PROBLEM TO SOLVE
Output all entries exactly; images excluded.

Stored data
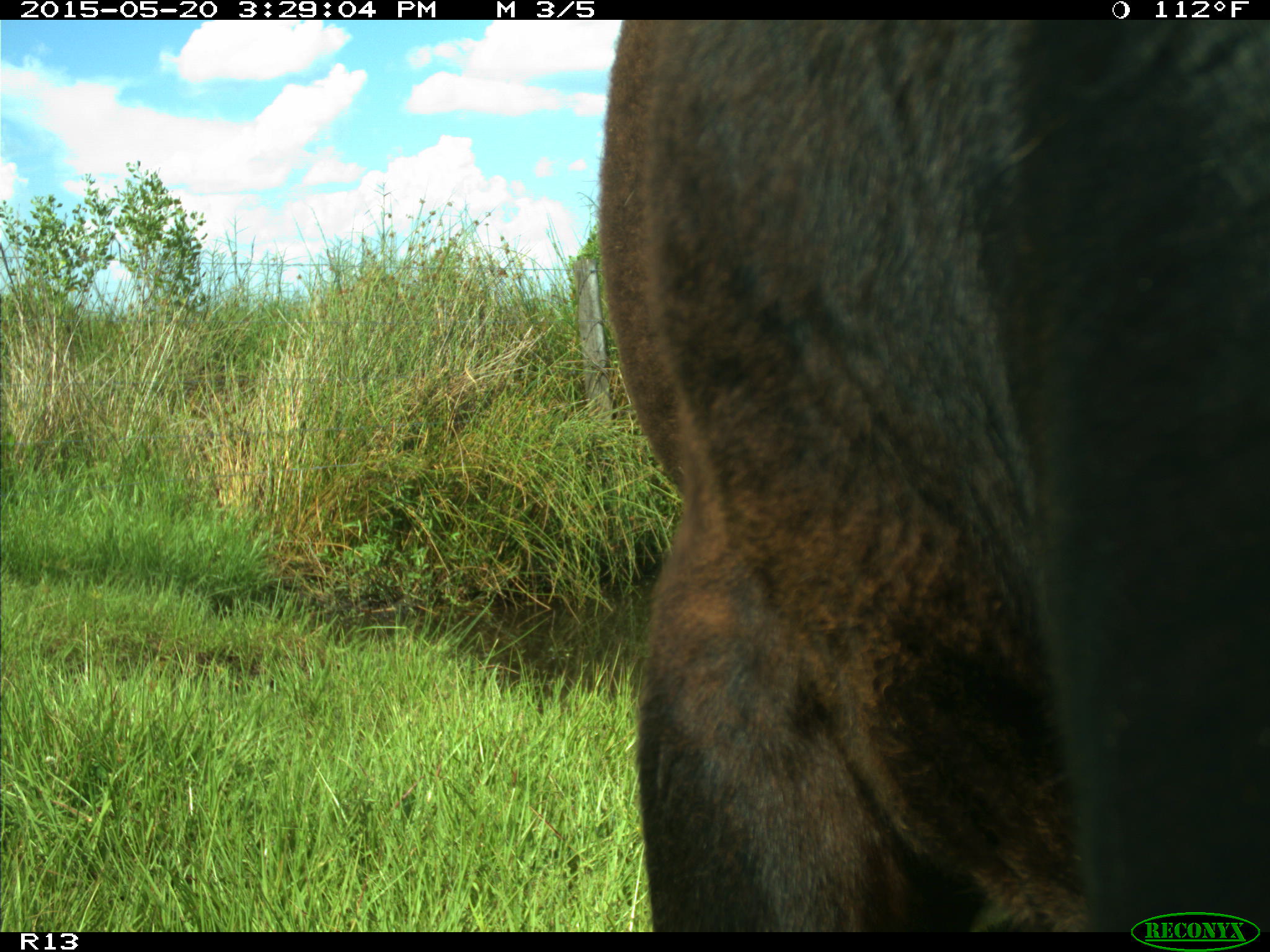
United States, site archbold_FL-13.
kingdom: Animalia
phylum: Chordata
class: Mammalia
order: Artiodactyla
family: Bovidae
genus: Bos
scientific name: Bos taurus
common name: domestic cow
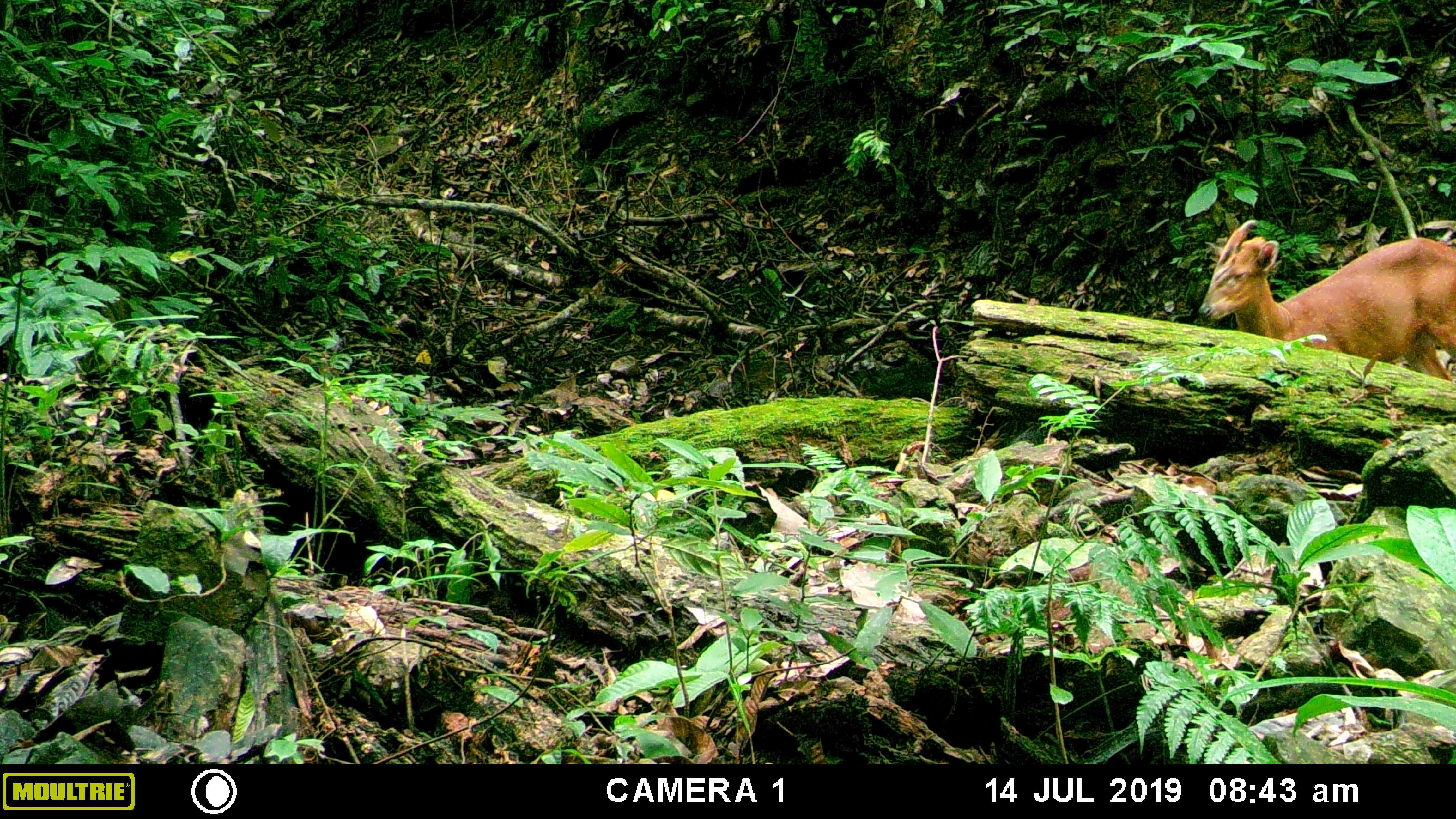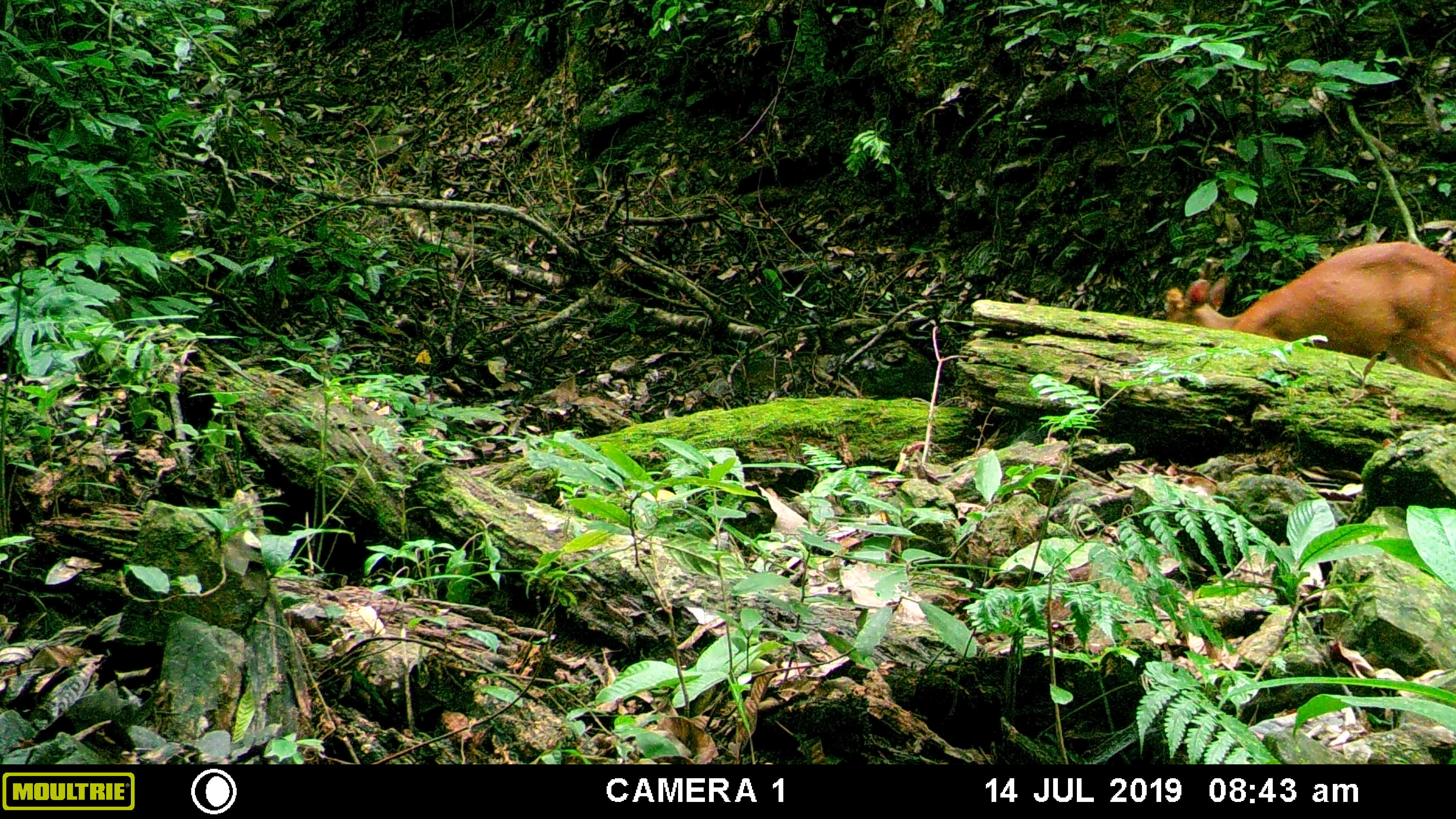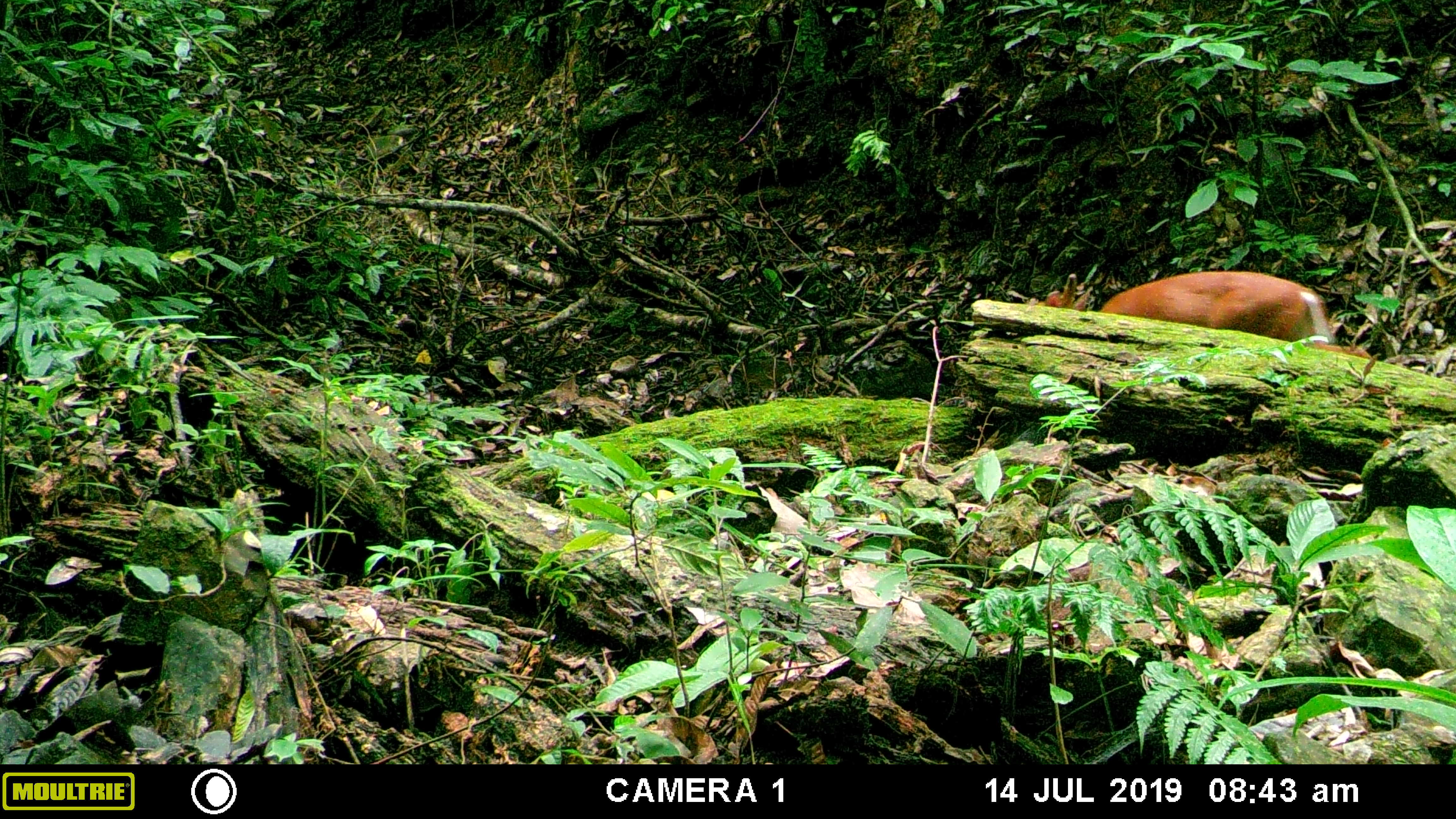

RESPONSE
United States, site archbold_FL-13.
kingdom: Animalia
phylum: Chordata
class: Mammalia
order: Artiodactyla
family: Bovidae
genus: Bos
scientific name: Bos taurus
common name: domestic cow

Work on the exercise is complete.